* BEGIN *
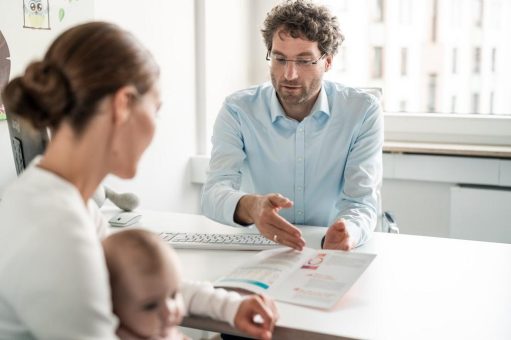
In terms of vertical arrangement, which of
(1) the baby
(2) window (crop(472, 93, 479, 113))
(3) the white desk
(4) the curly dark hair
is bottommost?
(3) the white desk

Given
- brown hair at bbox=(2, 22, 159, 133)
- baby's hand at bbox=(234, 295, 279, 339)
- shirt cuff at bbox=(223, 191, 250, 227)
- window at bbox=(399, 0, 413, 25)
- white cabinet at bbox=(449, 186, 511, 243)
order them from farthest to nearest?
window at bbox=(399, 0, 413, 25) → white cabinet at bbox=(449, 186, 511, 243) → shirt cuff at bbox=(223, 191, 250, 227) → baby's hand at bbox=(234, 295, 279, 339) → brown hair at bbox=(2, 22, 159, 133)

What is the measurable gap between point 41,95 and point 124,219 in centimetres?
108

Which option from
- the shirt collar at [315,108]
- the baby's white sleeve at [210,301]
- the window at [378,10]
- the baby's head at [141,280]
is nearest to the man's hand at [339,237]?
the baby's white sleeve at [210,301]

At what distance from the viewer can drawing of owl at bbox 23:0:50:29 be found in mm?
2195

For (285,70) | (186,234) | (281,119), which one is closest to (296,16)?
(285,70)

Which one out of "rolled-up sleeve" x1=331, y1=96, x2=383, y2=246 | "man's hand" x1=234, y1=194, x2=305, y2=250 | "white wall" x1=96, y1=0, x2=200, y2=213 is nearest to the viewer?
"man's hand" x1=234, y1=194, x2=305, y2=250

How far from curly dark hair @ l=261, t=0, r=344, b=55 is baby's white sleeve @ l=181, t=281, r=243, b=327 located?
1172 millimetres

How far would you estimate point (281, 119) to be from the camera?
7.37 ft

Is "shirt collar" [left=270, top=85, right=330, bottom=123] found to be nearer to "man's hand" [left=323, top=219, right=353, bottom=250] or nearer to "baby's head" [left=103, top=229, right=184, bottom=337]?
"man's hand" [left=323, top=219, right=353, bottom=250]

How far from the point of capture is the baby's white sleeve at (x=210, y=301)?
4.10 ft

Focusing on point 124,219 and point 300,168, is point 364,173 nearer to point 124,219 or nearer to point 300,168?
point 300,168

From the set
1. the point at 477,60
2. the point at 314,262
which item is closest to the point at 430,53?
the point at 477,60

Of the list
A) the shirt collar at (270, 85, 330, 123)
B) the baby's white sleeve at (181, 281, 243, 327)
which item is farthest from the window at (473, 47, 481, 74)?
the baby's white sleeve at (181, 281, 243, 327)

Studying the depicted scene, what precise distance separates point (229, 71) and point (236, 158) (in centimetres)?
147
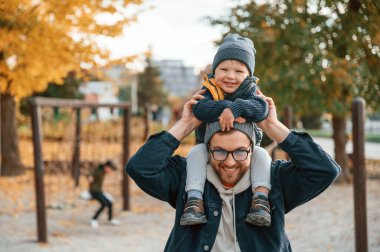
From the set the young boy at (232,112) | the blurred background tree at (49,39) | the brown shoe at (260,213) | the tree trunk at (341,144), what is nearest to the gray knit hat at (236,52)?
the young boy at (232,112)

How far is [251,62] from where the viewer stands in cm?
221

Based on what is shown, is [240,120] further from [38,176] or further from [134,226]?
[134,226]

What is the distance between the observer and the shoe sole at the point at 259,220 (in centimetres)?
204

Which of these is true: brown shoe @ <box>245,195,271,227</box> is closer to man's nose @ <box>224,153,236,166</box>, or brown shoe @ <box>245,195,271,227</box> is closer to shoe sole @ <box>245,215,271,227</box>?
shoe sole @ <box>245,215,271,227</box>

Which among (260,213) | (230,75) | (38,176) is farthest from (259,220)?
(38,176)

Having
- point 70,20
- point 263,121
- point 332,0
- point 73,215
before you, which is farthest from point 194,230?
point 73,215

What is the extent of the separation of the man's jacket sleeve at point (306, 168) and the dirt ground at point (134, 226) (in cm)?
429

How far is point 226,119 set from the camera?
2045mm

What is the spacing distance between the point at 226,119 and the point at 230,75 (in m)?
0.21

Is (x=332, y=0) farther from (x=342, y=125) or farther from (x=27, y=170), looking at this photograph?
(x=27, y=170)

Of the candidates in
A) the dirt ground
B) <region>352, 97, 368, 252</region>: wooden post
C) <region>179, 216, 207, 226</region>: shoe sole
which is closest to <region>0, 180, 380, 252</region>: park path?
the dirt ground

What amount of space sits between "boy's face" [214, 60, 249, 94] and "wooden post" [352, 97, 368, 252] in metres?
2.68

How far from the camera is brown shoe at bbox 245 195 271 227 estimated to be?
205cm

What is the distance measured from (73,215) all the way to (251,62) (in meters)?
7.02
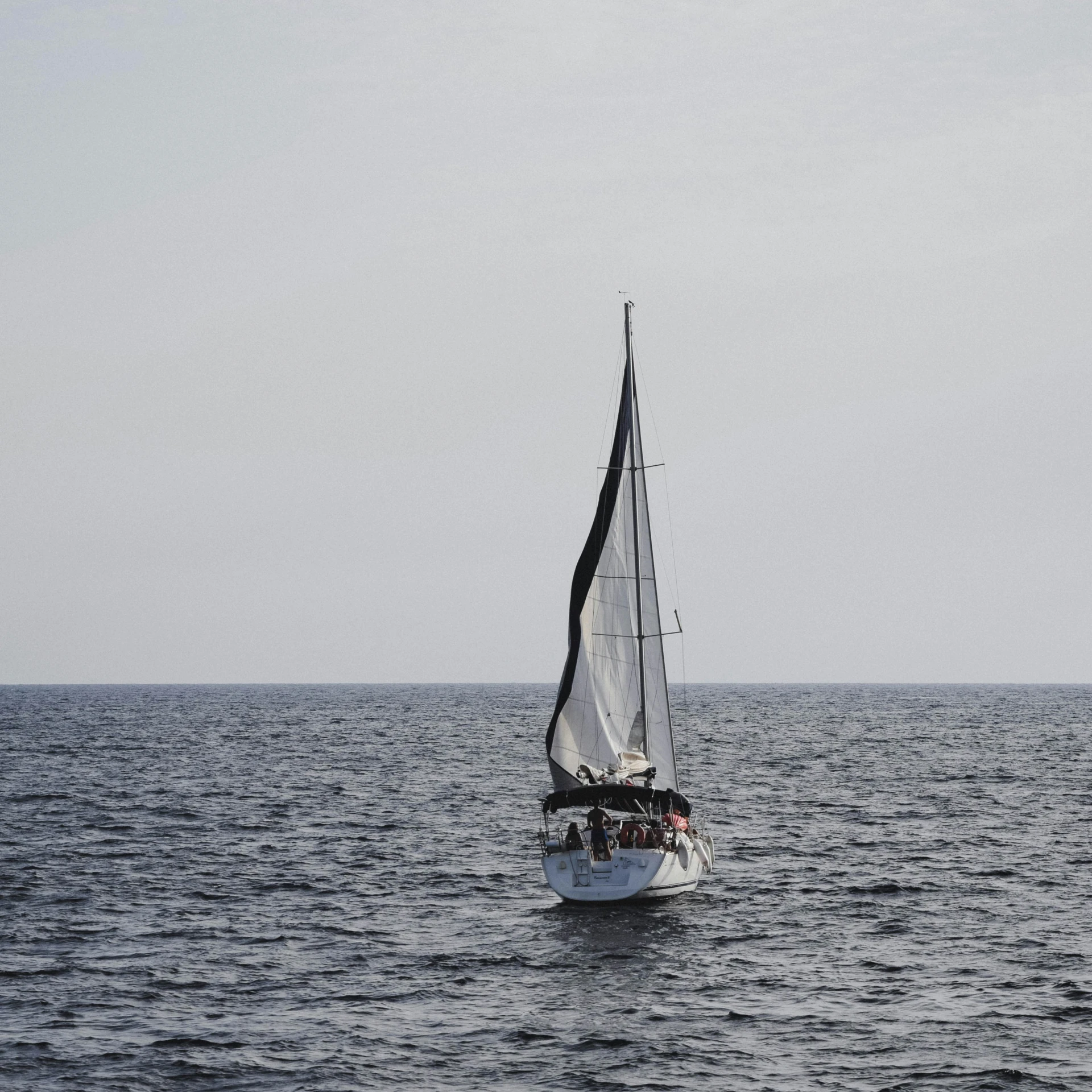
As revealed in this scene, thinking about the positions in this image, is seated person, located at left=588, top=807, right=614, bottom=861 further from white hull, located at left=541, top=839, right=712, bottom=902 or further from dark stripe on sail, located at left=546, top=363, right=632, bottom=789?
* END *
> **Requirements**:
Give the records from the line with "Of the candidates in" through the end of the records as a Markdown table with the columns n and Line, one numbered row per line. Leave out blank lines and the pictures.

> **Full solution**:
| n | Line |
|---|---|
| 1 | Of the candidates in |
| 2 | A) the dirt ground |
| 3 | B) <region>352, 97, 368, 252</region>: wooden post |
| 4 | C) <region>179, 216, 207, 226</region>: shoe sole |
| 5 | which is closest to <region>0, 180, 380, 252</region>: park path? |
| 6 | the dirt ground |
| 7 | What amount of space sits between "boy's face" [214, 60, 249, 94] and "wooden post" [352, 97, 368, 252] in metres? |
| 8 | 2.68 |
| 9 | How far from the camera is brown shoe at bbox 245 195 271 227 estimated to be? |
| 10 | 205cm |
| 11 | What is the distance measured from (73,215) all the way to (251,62) (in meters)? |
| 12 | 7.02 |
| 13 | As revealed in this scene, thinking about the positions in this image, is seated person, located at left=588, top=807, right=614, bottom=861 further from white hull, located at left=541, top=839, right=712, bottom=902 or further from dark stripe on sail, located at left=546, top=363, right=632, bottom=789? |